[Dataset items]
● ● ● ● ● ● ●

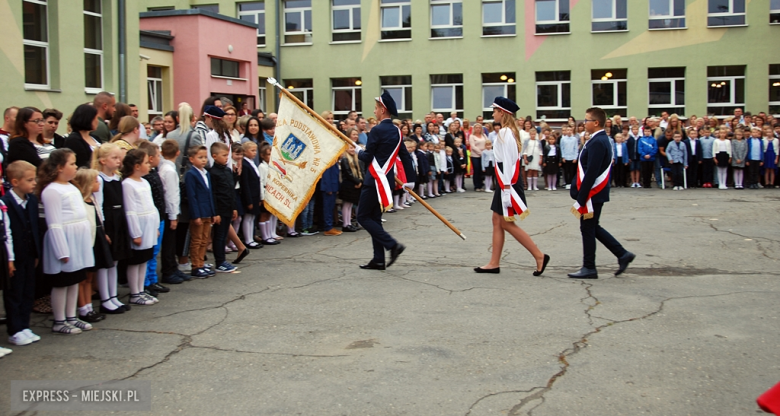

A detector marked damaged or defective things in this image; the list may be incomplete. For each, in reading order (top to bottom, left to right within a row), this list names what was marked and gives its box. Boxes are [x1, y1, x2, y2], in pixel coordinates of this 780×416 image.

cracked asphalt [1, 189, 780, 416]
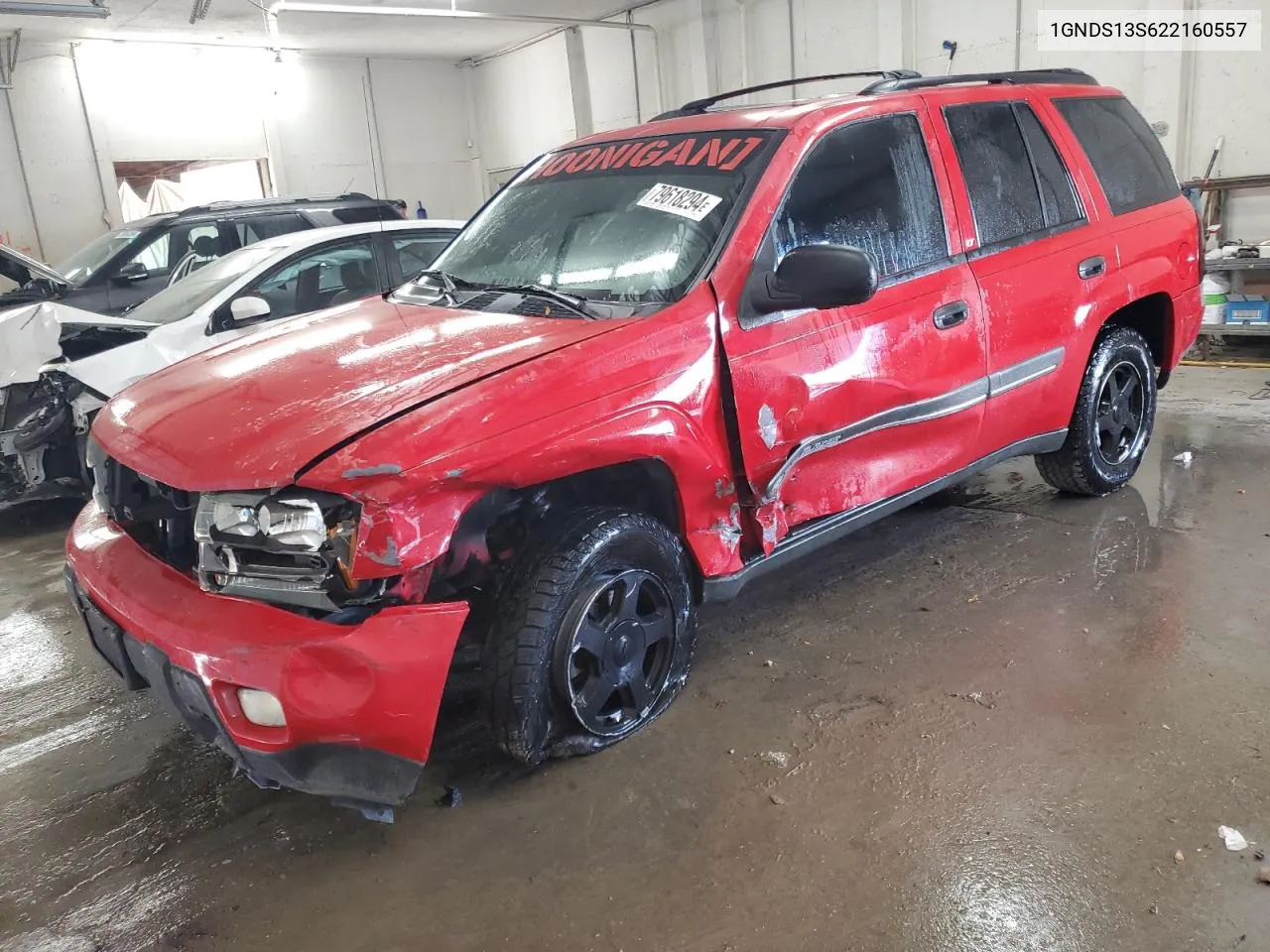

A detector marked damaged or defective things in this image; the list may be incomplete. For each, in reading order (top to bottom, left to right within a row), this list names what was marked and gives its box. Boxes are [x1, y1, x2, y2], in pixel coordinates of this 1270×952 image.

damaged white car [1, 219, 461, 510]
damaged front bumper [65, 508, 472, 812]
broken headlight [191, 487, 381, 614]
damaged red suv [66, 68, 1199, 822]
dented rear door [721, 105, 985, 550]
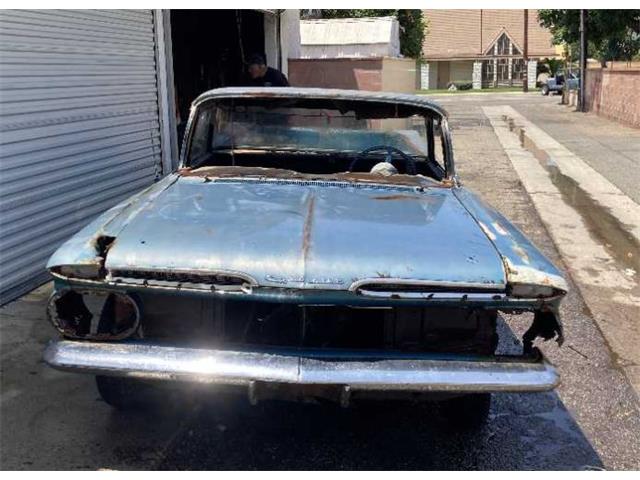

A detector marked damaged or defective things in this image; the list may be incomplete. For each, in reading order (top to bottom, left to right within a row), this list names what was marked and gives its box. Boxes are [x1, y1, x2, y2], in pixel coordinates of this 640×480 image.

missing headlight opening [48, 290, 141, 340]
rusty blue car [43, 88, 564, 426]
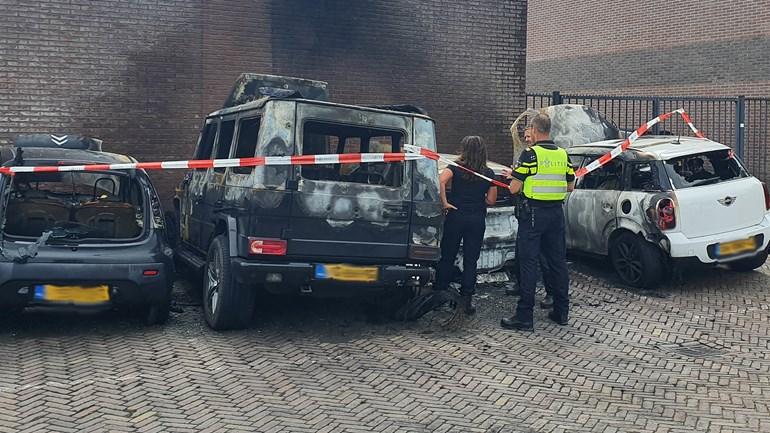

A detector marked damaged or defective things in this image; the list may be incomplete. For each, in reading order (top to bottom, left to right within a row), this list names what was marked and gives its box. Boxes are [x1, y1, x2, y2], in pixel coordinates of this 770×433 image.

burnt car roof [207, 96, 436, 120]
burnt car roof [0, 145, 136, 165]
burned car interior [2, 170, 144, 240]
shattered rear window [2, 171, 144, 240]
burnt windshield [3, 171, 146, 240]
burned suv [0, 133, 174, 322]
burned hatchback [0, 136, 174, 324]
burned suv [171, 75, 440, 330]
burned hatchback [172, 75, 440, 330]
shattered rear window [300, 120, 404, 186]
burned car interior [300, 123, 404, 187]
burnt white car [564, 135, 768, 286]
burnt windshield [664, 149, 748, 188]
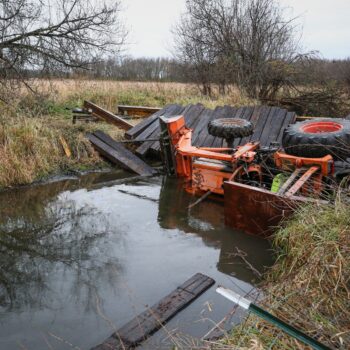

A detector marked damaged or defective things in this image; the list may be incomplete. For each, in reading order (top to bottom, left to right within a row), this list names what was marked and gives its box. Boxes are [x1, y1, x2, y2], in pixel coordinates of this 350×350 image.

broken wooden beam [84, 100, 133, 131]
broken wooden beam [86, 131, 156, 176]
broken wooden beam [91, 274, 215, 350]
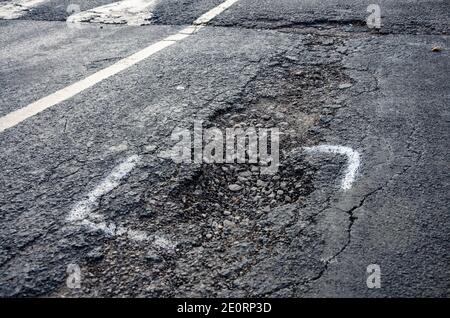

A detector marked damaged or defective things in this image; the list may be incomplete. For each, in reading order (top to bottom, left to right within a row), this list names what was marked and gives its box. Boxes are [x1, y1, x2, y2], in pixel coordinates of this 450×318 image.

white paint outline around pothole [302, 145, 362, 190]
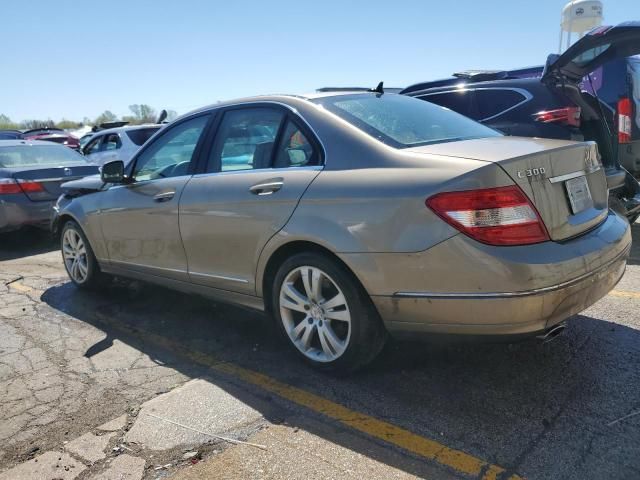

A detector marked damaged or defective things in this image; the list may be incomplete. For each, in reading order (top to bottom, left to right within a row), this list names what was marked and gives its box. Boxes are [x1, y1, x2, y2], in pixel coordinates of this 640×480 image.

cracked asphalt [0, 222, 636, 480]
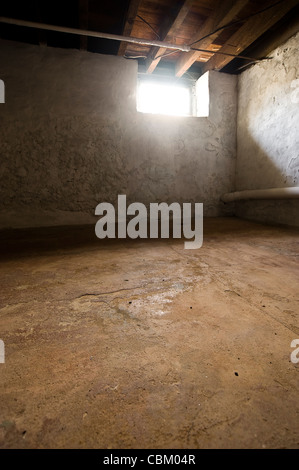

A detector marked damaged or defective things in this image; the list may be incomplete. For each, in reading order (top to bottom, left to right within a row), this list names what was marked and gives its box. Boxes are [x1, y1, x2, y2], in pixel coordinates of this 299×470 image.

cracked floor [0, 218, 298, 450]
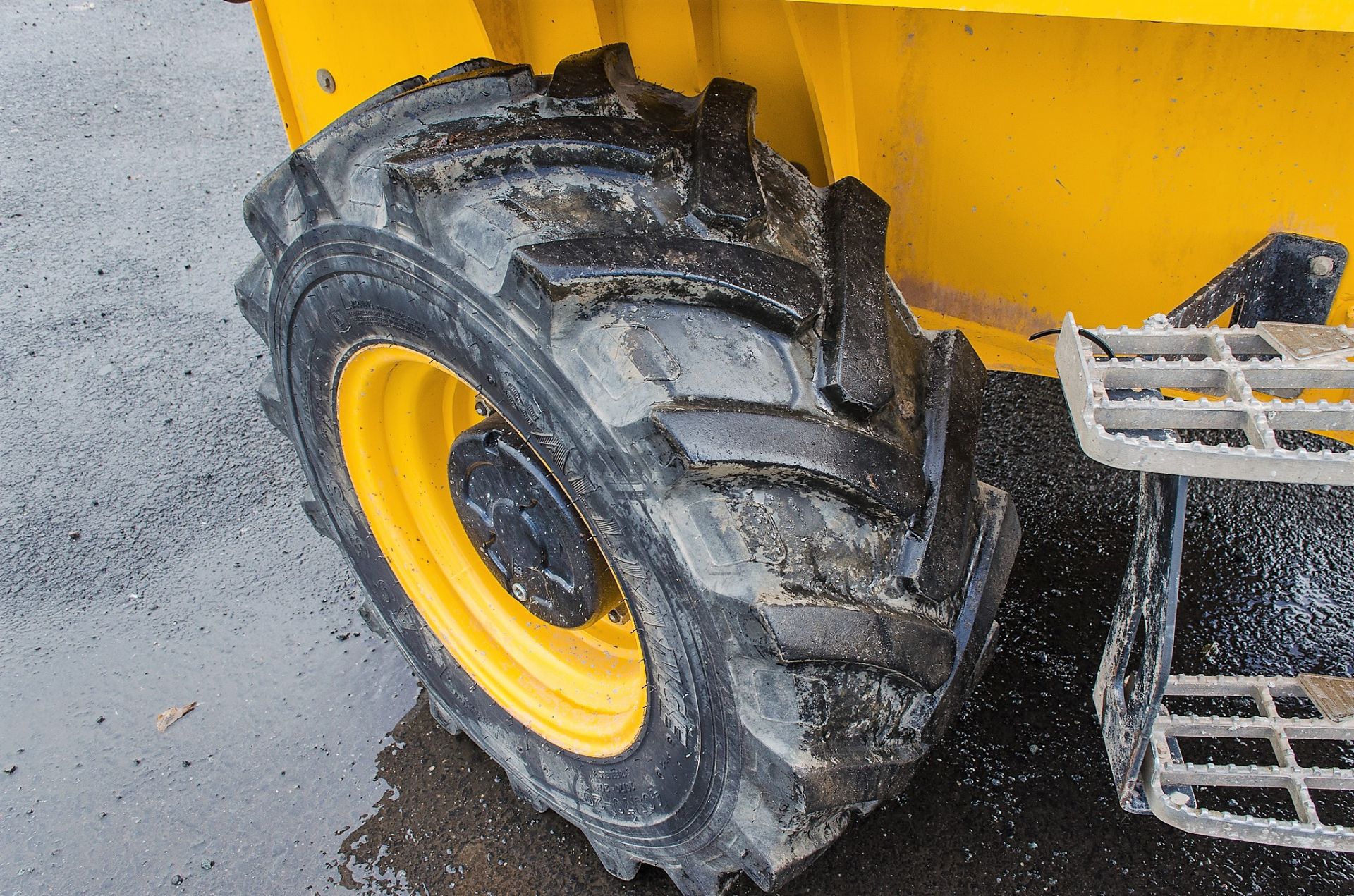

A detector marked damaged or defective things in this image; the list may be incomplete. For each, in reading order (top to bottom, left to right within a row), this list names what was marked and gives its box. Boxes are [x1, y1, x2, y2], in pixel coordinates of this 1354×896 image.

rusty edge of yellow panel [791, 0, 1354, 34]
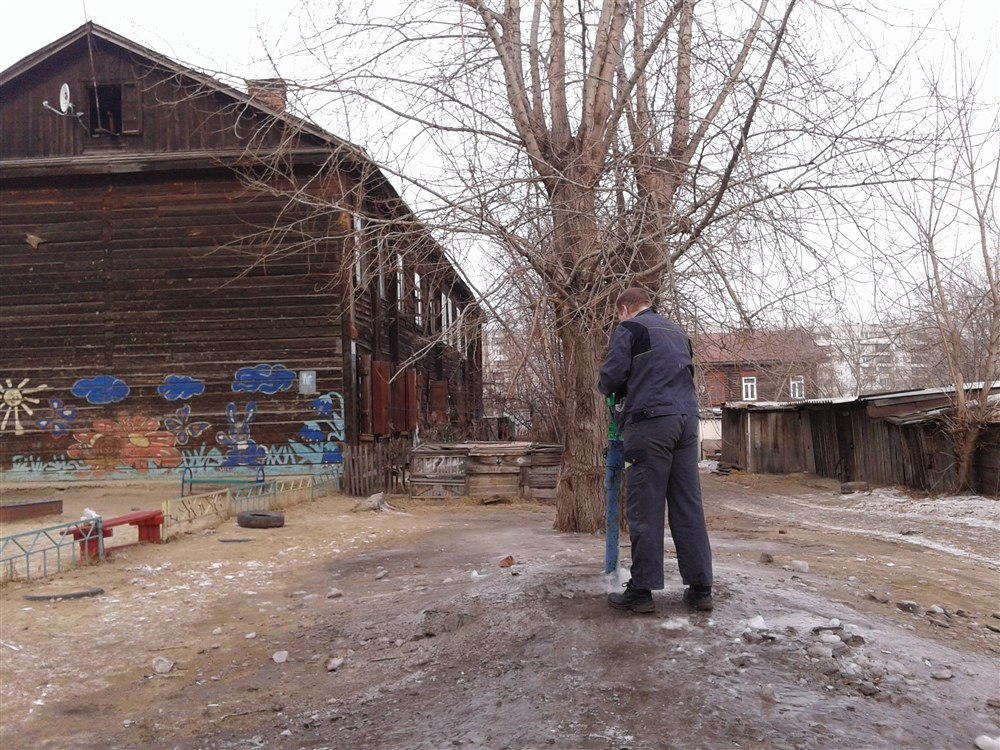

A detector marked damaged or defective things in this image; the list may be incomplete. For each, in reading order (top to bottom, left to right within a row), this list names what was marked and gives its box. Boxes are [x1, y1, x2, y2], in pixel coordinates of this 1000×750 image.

broken window [86, 83, 140, 138]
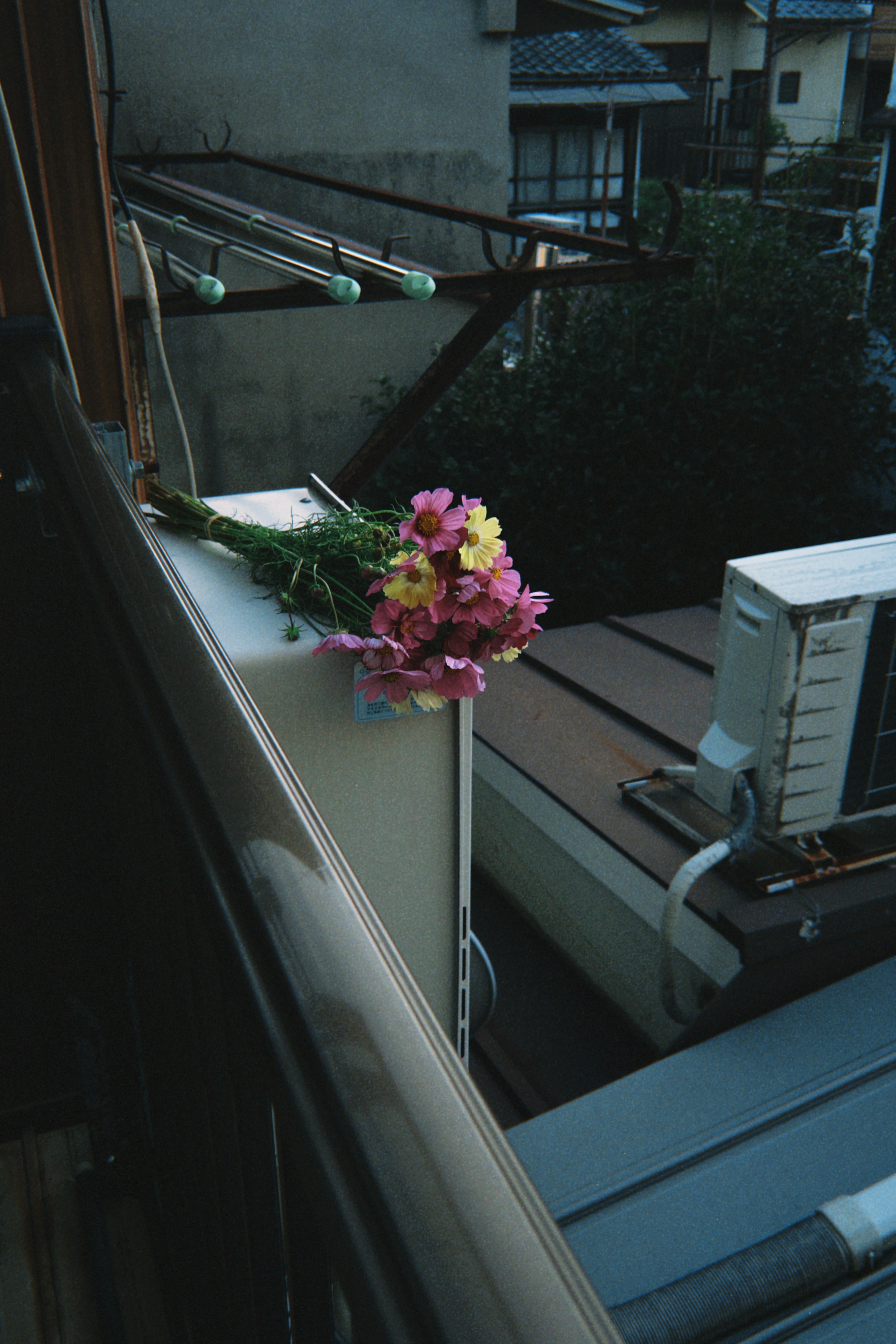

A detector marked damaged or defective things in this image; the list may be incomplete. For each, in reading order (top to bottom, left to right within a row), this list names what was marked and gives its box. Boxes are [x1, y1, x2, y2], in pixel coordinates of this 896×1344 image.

● ● ● ● ● ● ●

Work item. Images stay out, but the rest of the records must be retyped exactly.

Response box.
A detector marked damaged or defective things in this image; the list may be incomplete. For each, in reading order (top to bottom, left to right within a row), this list names what was marked and gives its box. Boxes are [x1, y1, x2, y2], in pixel coordinates of this 780×416 image.

cracked asphalt [1, 189, 780, 416]

A detector marked damaged or defective things in this image; the list may be incomplete. For each, in reading order (top to bottom, left to right within a row), this list names what was marked and gives its box. Boxes are [x1, y1, x2, y2], in pixel coordinates of this 1270×952 image.

damaged white car [1, 219, 461, 510]
damaged front bumper [65, 508, 472, 812]
broken headlight [191, 487, 381, 614]
damaged red suv [66, 68, 1199, 822]
dented rear door [721, 105, 985, 550]

A detector marked damaged or defective things in this image; the list may be incomplete. For each, in reading order (top to bottom, left to right within a row), this list names what was marked and gives its box. Boxes are [x1, y1, x2, y2], in pixel coordinates of this 640×480 image.

missing headlight opening [48, 290, 141, 340]
rusty blue car [43, 88, 564, 426]

A detector marked damaged or defective things in this image; the list may be incomplete. For each, in reading order (top to bottom, left to right within a row), this list names what was marked and gives its box. Boxes are [x1, y1, x2, y2], in pixel coordinates of this 770×433 image.

burnt car roof [207, 96, 436, 120]
burnt car roof [0, 145, 136, 165]
burned car interior [2, 170, 144, 240]
shattered rear window [2, 171, 144, 240]
burnt windshield [3, 171, 146, 240]
burned suv [0, 133, 174, 322]
burned hatchback [0, 136, 174, 324]
burned suv [171, 75, 440, 330]
burned hatchback [172, 75, 440, 330]
shattered rear window [300, 120, 404, 186]
burned car interior [300, 123, 404, 187]
burnt white car [564, 135, 768, 286]
burnt windshield [664, 149, 748, 188]

A detector marked damaged or defective things in this image; the list may be incomplete. For each, in reading order (top to bottom, left to right within a row), this list names what was marked and gives its box. Boxes are [x1, y1, x2, y2], in pixel coordinates of this 350×350 image.

broken wooden beam [84, 100, 133, 131]
broken wooden beam [86, 131, 156, 176]
broken wooden beam [91, 274, 215, 350]

A detector marked damaged or defective things in this image; the list may be incomplete. For each, in reading order (top to bottom, left to right within a row), this list names what was marked and gives its box. Boxes are [x1, y1, x2, y2], in pixel coordinates of this 450×318 image.

white paint outline around pothole [302, 145, 362, 190]

A detector marked damaged or defective things in this image; the list may be incomplete. For each, in reading order (top to bottom, left to right within a row), this list names what was marked and gives its box. Boxes are [x1, y1, x2, y2], in pixel coordinates of this 640×480 image.

cracked asphalt [0, 222, 636, 480]

A detector marked damaged or defective things in this image; the list may be incomplete. For each, in reading order (top to bottom, left to right within a row), this list names what was marked and gives its box. Boxes are [x1, y1, x2, y2], in pixel coordinates of this 299×470 image.

cracked floor [0, 218, 298, 450]

A detector marked damaged or defective things in this image; the list may be incomplete. For each, in reading order (top to bottom, left to right within a row), this list names what was marked and gives its box. Boxes are [x1, y1, x2, y2], in pixel coordinates of this 1354×896 image.

rusty edge of yellow panel [791, 0, 1354, 34]

A detector marked damaged or defective things in this image; the list may be incomplete. For each, in reading order (top to bottom, left to right within a row), this list names what was marked and gives its box. Boxes are [x1, y1, x2, y2], in pixel coordinates of this 1000×750 image.

broken window [86, 83, 140, 138]

A detector marked damaged or defective things in this image; the list may be incomplete. For each, in reading order (top to bottom, left to right within a row), this list names what was marked and gives its box. Boxes are [x1, y1, x2, y2], in pixel coordinates of this 896×1344 image.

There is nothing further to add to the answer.